Jahresrückblick 2017 (Juli bis September)

In den Sommermonaten bin ich oft in die Berge gefahren. Dabei konnte ich ein paar tolle Stimmungen festhalten. Da ich dieses Jahr vermehrt bei "schlechtem" Wetter unterwegs war, bin ich ein paar Mal auch ohne Bilder nach Hause gekommen. Aber meistens war die Stimmung genau dann am spannendsten, wenn ich eigentlich nicht mehr damit gerechnet hätte.

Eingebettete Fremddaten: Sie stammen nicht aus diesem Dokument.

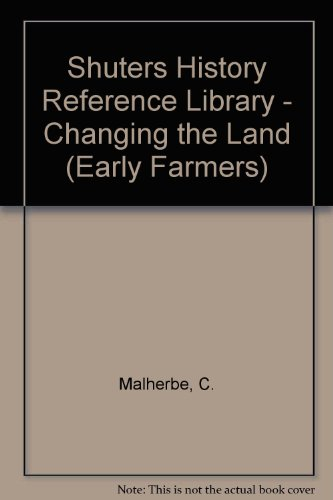 9780796001344: Changing the Land. Early Farmers.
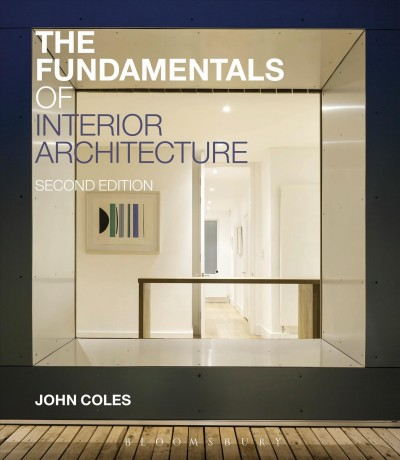 The fundamentals of interior architecture /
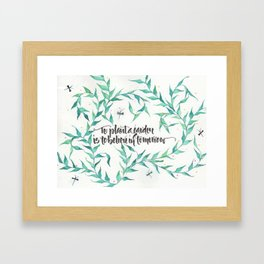 To Plant a Garden Calligraphy Framed Art Print
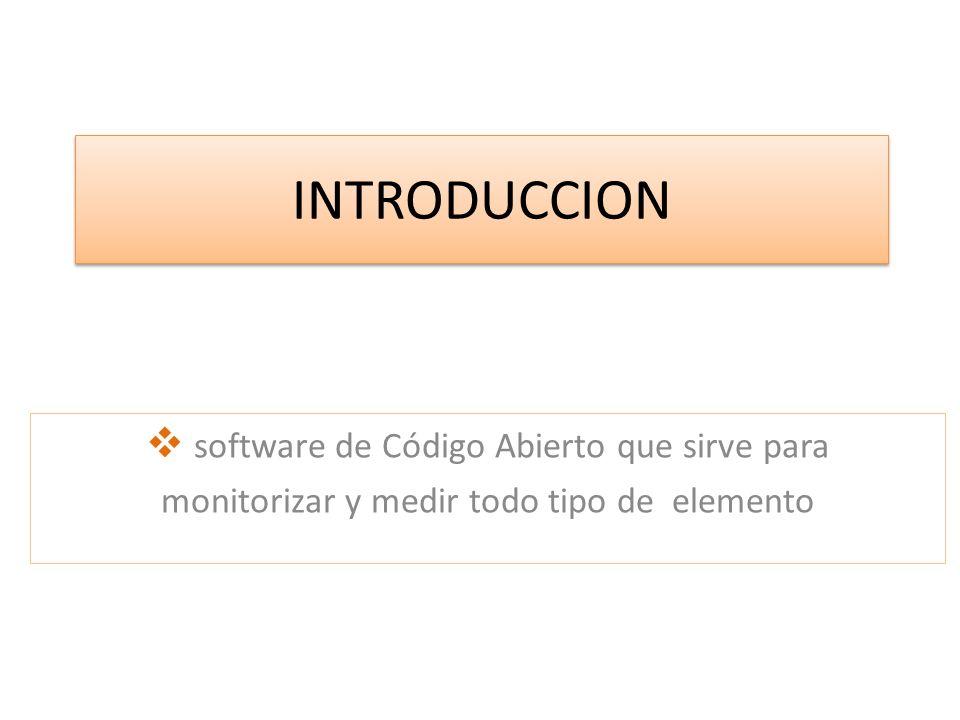 INTRODUCCION software de Código Abierto que sirve para monitorizar y medir todo tipo de elemento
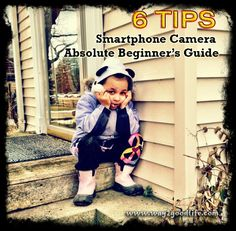 Smartphone Photography: 6 tips for beginners
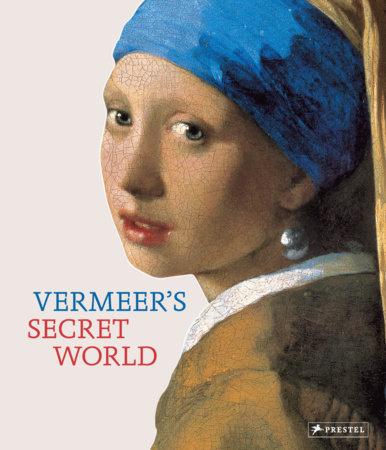 Vermeer's Secret World by Vincent Etienne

Ende Juli verbrachte ich ein paar freie Tage in der Region um den Grimselpass. Bei meiner Ankunft zwei Tage zuvor musste ich über zwei Stunden im Auto ausharren, bis das Gewitter über mich weggezogen war. Anschliessend konnte ich einen wunderschönen Regenbogen und eine wirklich tolle Abendstimmung erleben. Am Tag darauf lief es dann gar nicht gut. Am Morgen hatte es zu wenig Wolken und am Abend dann zu viele. Eigentlich hatte ich nach dem anstrengenden Tag keine Lust mehr und wollte nach Hause fahren. Doch als ich spät Abends endlich beim Auto war, kam die Müdigkeit und ich entschied mich doch noch eine Nacht zu bleiben. Das hat sich dann auch mehr als gelohnt. Eine letzte, immer schwächer werdende Gewitterzelle zog genau bei Sonnenaufgang über mich hinweg und ich hatte für ein paar Minuten echt tolles Licht. Den Abstieg legte ich dann im Regen zurück.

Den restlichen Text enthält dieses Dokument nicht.